The anti-fossil-fuels campaign is neither realistic nor environmentally sound. Blocking pipelines and other energy infrastructure projects raises costs on American families while forcing them to rely on Vladimir Putin to heat their homes.
A tanker arrived in Boston Harbor carrying natural gas that would keep residents’ homes warm for the rest of the winter. The late-January delivery came from Siberia. Why are some parts of America reliant on Russian natural gas, especially when domestic gas production has surged?
The problem is entirely political. In 2016 officials in Massachusetts and New Hampshire blocked financing for the $3 billion Access Northeast Pipeline, which would have reliably provided fuel to three New England states. That same year a report from Massachusetts Attorney General Maura Healey’s office claimed the state could “maintain electric reliability” without new infrastructure. The Russian gas heating Boston homes this winter suggests otherwise.
Politicians are opposing pipeline projects to curry favor with increasingly radical environmentalists. The activist group 350.org is organizing online campaigns to oppose every new coal, oil, and natural-gas project. Greenpeace claims it is time to leave fossil fuels “where they belong: in the ground.” The Sierra Club is pushing the U.S. to abandon all fossil fuels, claiming the country is ready for 100% renewable energy.
These ideas might sound nice, but they would hurt America’s most vulnerable citizens. Blocking natural-gas pipelines needlessly inflates consumers’ energy bills and destabilizes the electrical grid.
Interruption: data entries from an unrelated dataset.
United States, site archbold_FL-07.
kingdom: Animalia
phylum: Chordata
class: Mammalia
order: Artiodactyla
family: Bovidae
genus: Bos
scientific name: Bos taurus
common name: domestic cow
Natural gas and coal are responsible for about 64% of America’s electrical power. Only 15% comes from renewables. Because of its relatively low price, natural gas is the primary energy source for half of American homes. Since 2006, when the fracking revolution began, natural-gas prices have dropped 27% for residential consumers.
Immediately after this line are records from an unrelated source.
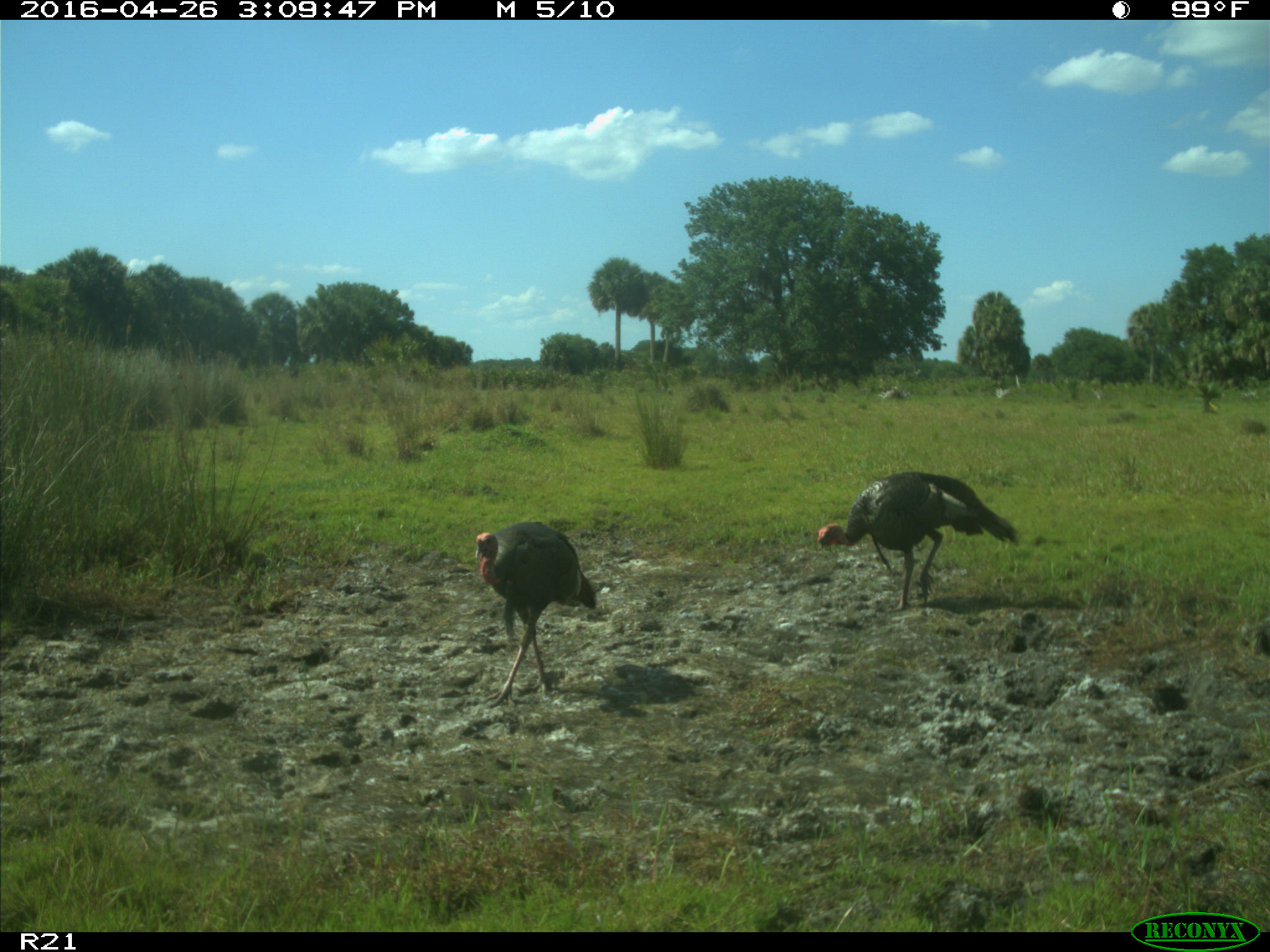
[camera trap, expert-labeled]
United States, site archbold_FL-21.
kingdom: Animalia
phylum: Chordata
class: Aves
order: Galliformes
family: Phasianidae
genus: Meleagris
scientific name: Meleagris gallopavo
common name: wild turkey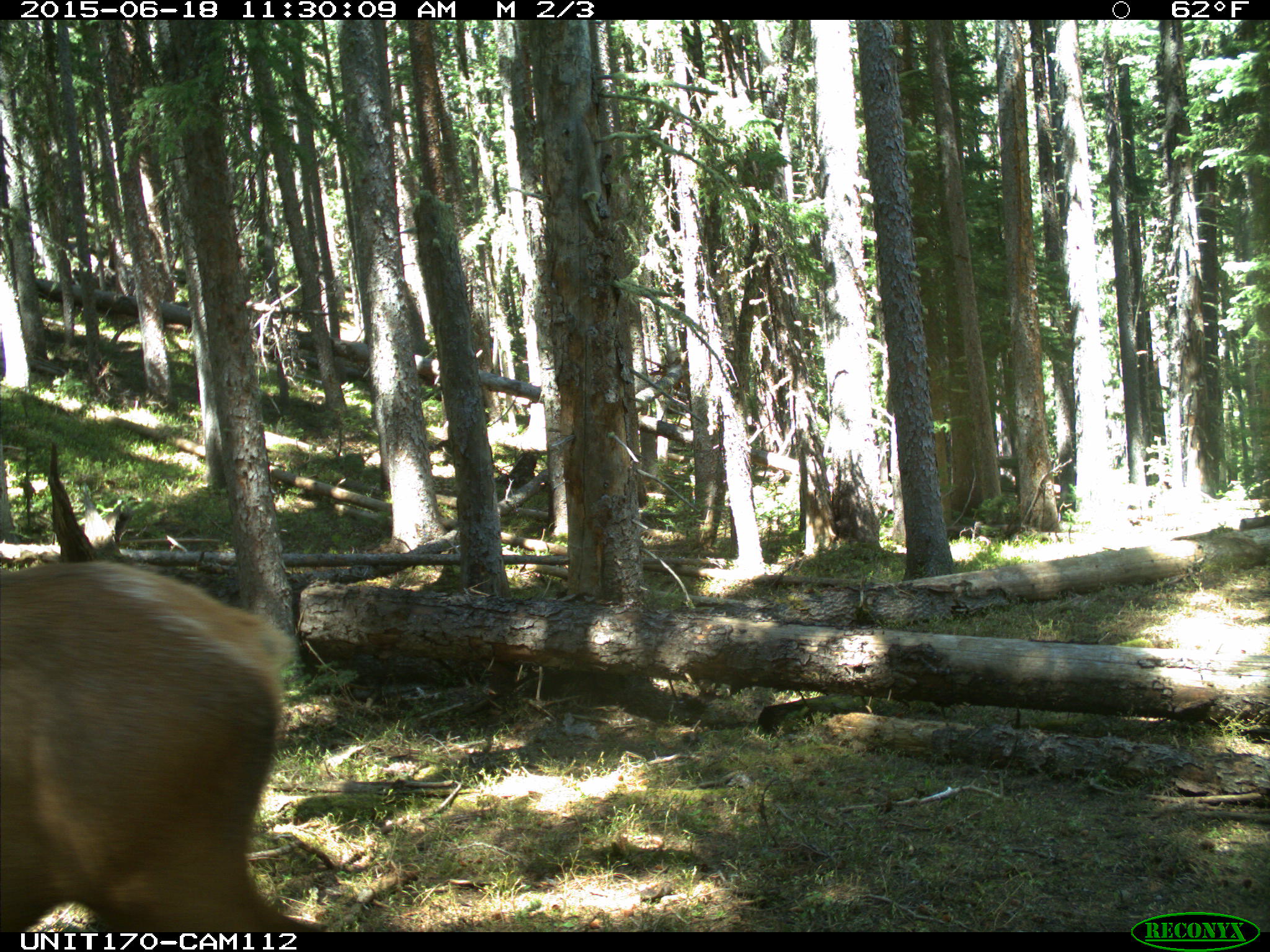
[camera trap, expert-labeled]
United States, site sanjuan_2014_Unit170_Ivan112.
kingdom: Animalia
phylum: Chordata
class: Mammalia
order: Artiodactyla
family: Cervidae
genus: Cervus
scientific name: Cervus elaphus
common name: red deer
Forcing utilities to rely on far more expensive renewables would mean skyrocketing bills. Families with low incomes would be forced to choose between keeping the lights on and putting food on the table.
A 100% renewable future would likely be technologically impossible. A 2017 analysis in the journal Renewable and Sustainable Energy Reviews concluded: “In all individual cases and across the aggregated evidence, the case for feasibility is inadequate.”
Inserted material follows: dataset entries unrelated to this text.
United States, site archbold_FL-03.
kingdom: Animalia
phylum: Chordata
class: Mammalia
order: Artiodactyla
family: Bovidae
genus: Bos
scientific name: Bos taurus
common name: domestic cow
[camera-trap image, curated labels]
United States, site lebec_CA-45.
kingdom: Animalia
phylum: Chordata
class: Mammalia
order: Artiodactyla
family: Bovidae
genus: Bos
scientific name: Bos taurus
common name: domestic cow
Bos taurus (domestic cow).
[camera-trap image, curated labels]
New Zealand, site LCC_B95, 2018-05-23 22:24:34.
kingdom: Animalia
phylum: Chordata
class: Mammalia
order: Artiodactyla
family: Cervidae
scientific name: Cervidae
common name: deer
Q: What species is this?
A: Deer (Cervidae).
The ultimate irony is that natural-gas pipelines help the environment. With more pipelines, power plants could switch from coal to natural gas, which emits up to 60% less CO2.
Many have already switched, which explains why carbon emissions from power plants have dropped by 25% since 2005, according to the U.S. Energy Information Administration. Emissions of methane, a greenhouse gas that traps 30 times as much heat in the atmosphere as carbon dioxide does, have fallen 16% since 1990. Natural-gas production has doubled in that period.